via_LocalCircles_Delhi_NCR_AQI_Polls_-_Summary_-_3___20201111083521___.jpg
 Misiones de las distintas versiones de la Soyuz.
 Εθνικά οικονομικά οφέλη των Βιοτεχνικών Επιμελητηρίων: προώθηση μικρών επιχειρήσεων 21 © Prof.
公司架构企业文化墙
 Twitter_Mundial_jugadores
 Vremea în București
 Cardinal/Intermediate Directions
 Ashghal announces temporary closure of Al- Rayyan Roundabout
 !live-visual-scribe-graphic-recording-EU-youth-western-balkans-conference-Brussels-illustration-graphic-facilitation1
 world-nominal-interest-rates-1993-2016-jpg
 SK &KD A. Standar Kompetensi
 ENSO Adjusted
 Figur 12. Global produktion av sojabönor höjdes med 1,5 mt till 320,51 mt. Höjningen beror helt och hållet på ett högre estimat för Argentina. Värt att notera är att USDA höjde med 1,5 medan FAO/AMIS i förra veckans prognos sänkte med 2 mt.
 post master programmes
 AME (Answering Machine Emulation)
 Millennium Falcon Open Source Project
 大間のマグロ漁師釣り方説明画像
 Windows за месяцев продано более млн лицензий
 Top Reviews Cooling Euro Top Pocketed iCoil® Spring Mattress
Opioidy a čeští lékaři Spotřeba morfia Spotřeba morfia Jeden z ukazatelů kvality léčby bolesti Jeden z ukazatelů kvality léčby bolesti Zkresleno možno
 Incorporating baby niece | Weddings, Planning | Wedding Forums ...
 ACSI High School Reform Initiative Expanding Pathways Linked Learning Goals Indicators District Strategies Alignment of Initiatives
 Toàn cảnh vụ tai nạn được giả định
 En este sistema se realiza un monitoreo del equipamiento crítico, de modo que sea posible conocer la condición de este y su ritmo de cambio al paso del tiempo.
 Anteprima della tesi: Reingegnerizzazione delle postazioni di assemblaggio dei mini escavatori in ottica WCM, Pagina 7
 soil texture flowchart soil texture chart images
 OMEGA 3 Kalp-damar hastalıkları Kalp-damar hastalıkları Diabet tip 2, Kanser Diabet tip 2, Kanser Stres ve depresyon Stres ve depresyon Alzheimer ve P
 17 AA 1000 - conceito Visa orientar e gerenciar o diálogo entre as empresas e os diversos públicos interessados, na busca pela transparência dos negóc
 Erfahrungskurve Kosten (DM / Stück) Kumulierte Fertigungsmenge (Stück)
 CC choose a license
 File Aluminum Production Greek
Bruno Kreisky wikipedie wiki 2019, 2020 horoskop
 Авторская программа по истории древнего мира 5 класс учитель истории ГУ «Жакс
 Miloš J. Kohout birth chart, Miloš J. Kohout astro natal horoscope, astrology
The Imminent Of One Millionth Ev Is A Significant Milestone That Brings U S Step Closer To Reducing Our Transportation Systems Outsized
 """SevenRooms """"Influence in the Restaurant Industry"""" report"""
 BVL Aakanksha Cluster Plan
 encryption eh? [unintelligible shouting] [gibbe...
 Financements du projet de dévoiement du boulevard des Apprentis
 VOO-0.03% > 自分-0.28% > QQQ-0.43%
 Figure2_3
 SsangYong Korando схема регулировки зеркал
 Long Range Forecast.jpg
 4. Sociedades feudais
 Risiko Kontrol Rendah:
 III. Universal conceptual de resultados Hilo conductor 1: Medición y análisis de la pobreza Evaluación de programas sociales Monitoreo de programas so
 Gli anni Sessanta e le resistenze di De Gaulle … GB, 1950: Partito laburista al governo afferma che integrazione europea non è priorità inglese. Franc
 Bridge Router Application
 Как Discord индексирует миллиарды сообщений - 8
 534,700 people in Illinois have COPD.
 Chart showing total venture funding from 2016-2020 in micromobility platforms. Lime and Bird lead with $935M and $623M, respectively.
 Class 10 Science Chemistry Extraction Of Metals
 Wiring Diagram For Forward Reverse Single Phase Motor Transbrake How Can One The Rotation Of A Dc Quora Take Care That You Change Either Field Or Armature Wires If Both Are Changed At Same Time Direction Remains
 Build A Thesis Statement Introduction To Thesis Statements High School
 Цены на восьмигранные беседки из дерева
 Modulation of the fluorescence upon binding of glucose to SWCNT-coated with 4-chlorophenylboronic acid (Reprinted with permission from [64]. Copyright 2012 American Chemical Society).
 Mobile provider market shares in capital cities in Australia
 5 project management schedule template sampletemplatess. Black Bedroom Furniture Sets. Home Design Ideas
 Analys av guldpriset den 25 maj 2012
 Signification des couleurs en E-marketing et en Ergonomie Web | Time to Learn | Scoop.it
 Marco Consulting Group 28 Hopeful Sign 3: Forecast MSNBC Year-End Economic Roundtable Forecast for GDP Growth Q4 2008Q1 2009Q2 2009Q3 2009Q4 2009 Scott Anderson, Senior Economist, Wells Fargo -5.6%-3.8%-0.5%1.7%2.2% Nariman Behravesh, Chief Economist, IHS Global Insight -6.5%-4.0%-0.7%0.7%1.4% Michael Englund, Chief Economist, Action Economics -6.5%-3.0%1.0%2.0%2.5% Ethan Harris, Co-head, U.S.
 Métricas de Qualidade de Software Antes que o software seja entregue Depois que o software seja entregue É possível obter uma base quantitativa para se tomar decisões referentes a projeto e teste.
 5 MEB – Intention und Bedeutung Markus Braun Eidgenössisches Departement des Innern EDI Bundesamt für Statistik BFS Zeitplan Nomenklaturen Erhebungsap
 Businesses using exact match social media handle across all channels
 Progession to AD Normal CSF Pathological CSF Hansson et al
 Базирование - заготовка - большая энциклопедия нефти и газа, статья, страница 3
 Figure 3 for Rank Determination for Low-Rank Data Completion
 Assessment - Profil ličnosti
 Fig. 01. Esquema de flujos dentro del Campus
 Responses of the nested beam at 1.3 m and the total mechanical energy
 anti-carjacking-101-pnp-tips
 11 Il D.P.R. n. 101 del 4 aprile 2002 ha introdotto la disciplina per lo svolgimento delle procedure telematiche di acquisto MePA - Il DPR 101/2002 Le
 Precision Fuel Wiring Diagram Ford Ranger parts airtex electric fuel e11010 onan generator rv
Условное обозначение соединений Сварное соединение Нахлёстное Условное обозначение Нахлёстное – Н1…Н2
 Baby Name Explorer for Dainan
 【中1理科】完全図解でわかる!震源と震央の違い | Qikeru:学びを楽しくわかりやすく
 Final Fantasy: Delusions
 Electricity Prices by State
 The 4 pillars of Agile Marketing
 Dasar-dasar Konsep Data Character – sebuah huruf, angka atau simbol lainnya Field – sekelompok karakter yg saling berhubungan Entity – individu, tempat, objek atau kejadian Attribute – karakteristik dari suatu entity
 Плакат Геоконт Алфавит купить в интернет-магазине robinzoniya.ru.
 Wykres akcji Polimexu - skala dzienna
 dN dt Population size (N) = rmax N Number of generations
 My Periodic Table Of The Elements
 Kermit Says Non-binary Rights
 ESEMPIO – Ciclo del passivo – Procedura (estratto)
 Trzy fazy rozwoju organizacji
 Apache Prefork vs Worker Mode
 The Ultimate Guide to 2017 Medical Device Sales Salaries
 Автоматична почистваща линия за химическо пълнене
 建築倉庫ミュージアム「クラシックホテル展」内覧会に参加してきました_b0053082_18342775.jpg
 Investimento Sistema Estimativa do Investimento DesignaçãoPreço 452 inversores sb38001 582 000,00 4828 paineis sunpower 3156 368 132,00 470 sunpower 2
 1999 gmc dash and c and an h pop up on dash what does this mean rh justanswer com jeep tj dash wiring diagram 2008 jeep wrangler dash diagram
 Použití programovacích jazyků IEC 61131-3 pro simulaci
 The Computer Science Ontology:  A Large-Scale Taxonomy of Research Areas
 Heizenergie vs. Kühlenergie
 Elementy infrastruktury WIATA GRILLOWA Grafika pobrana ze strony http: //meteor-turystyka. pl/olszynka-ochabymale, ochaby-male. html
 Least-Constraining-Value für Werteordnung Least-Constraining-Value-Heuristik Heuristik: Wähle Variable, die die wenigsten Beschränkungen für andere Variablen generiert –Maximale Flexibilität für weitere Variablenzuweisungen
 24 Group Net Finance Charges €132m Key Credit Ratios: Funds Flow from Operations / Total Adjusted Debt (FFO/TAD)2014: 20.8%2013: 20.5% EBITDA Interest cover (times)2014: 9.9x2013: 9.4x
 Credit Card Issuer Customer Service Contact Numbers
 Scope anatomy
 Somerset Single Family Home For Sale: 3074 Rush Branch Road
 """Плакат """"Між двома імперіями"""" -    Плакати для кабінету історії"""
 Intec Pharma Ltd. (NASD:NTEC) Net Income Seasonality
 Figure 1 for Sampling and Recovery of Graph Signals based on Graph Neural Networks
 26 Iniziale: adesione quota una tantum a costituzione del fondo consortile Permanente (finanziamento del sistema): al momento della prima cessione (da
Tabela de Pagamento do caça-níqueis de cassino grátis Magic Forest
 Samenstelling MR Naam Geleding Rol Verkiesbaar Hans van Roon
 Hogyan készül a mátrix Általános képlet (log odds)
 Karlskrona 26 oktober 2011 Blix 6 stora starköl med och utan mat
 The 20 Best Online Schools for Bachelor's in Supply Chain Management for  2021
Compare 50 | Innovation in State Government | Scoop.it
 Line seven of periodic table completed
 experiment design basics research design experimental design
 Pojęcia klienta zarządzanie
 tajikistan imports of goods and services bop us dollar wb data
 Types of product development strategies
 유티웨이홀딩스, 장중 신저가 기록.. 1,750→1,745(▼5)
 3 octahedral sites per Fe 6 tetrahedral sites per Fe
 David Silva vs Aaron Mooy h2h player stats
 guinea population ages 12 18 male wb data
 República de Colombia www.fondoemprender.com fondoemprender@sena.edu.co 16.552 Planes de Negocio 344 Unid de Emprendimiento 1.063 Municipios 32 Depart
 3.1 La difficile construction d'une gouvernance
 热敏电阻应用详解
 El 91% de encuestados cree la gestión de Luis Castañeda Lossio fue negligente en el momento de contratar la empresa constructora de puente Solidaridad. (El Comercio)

=======

* Exercise instructions: If a line in the records contains the word "Global", copy it.

* Solution to this problem:
 Figur 12. Global produktion av sojabönor höjdes med 1,5 mt till 320,51 mt. Höjningen beror helt och hållet på ett högre estimat för Argentina. Värt att notera är att USDA höjde med 1,5 medan FAO/AMIS i förra veckans prognos sänkte med 2 mt.
 Marco Consulting Group 28 Hopeful Sign 3: Forecast MSNBC Year-End Economic Roundtable Forecast for GDP Growth Q4 2008Q1 2009Q2 2009Q3 2009Q4 2009 Scott Anderson, Senior Economist, Wells Fargo -5.6%-3.8%-0.5%1.7%2.2% Nariman Behravesh, Chief Economist, IHS Global Insight -6.5%-4.0%-0.7%0.7%1.4% Michael Englund, Chief Economist, Action Economics -6.5%-3.0%1.0%2.0%2.5% Ethan Harris, Co-head, U.S.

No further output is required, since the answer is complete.